Building a Better Body with SARMs

You may have read about SARMs in recent news as a safe alternative to anabolic steroids.

SARMs, or selective androgen receptor modulators, can help you to build muscle with limited side effects. Here, we discuss how your body builds up muscle and the role that SARMs can play in that process.

The Types of Muscle

Our body contains three different types of muscles that perform vastly different functions in the body. Cardiac muscle, as the name implies, is reserved solely for the heart and is under involuntary control. It’s designed to be tougher than other muscles, as it has to keep the heart pumping nonstop for the entirety of your life.

Smooth muscle, like cardiac muscle, isn’t under conscious control. You can find smooth muscle around many organs, particularly around the digestive tract. Unlike the heart, however, many other organs only operate as needed, and so smooth muscle cells tend to be smaller and weaker than cardiac muscle.

Skeletal muscle is the type of tissue that we’re concerned with when it comes to bodybuilding. It’s composed of muscle fibers that form the basic units of contraction, allowing us to do everything from typing on a keyboard to driving a car. Muscles are attached to the skeleton with strong connective tissue known as tendons.

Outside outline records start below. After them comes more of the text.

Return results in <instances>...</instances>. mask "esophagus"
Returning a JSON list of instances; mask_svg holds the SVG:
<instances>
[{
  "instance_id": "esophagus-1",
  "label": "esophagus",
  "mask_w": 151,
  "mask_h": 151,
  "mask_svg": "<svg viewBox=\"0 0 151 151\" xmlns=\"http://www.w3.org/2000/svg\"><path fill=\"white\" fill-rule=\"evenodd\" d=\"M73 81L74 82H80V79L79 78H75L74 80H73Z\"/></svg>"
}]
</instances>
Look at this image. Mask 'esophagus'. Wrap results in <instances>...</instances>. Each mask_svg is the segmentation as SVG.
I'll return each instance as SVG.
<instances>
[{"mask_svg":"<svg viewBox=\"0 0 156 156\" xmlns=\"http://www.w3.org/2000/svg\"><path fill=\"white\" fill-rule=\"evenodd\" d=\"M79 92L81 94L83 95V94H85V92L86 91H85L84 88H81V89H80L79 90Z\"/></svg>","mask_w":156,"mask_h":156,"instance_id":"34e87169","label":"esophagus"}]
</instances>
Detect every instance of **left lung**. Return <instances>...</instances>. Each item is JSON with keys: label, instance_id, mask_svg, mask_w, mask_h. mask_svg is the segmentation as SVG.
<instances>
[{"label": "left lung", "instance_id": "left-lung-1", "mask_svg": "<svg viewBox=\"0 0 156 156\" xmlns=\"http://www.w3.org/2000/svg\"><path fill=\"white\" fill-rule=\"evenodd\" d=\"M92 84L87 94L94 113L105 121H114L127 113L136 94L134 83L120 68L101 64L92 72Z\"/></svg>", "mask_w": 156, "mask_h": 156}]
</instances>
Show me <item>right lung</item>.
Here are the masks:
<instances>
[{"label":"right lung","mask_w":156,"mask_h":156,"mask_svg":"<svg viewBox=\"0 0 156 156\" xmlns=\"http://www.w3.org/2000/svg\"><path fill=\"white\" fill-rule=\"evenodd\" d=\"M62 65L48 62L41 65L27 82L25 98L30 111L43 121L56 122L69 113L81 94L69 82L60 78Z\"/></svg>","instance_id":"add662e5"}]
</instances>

Skeletal muscle is the only type that’s under voluntary control. We’re able to decide when and how we want to use these muscles. It’s important to be careful when exerting yourself, however. It’s possible to overstrain muscles, leading to short-term, long-term, or even permanent damage. There are three grades of muscle injury:

  • Grade One: Less than 5% of muscle fibers suffer damage, resulting in some loss in strength or range of motion. Often, the best treatment is two to three weeks of rest.
  • Grade Two: While this type of injury is more serious, it doesn’t often result in permanent damage. It requires two or more months of rest before returning to vigorous activity.
  • Grade Three: A tendon or muscle suffers catastrophic damage such as a rupture and may require surgery to fix.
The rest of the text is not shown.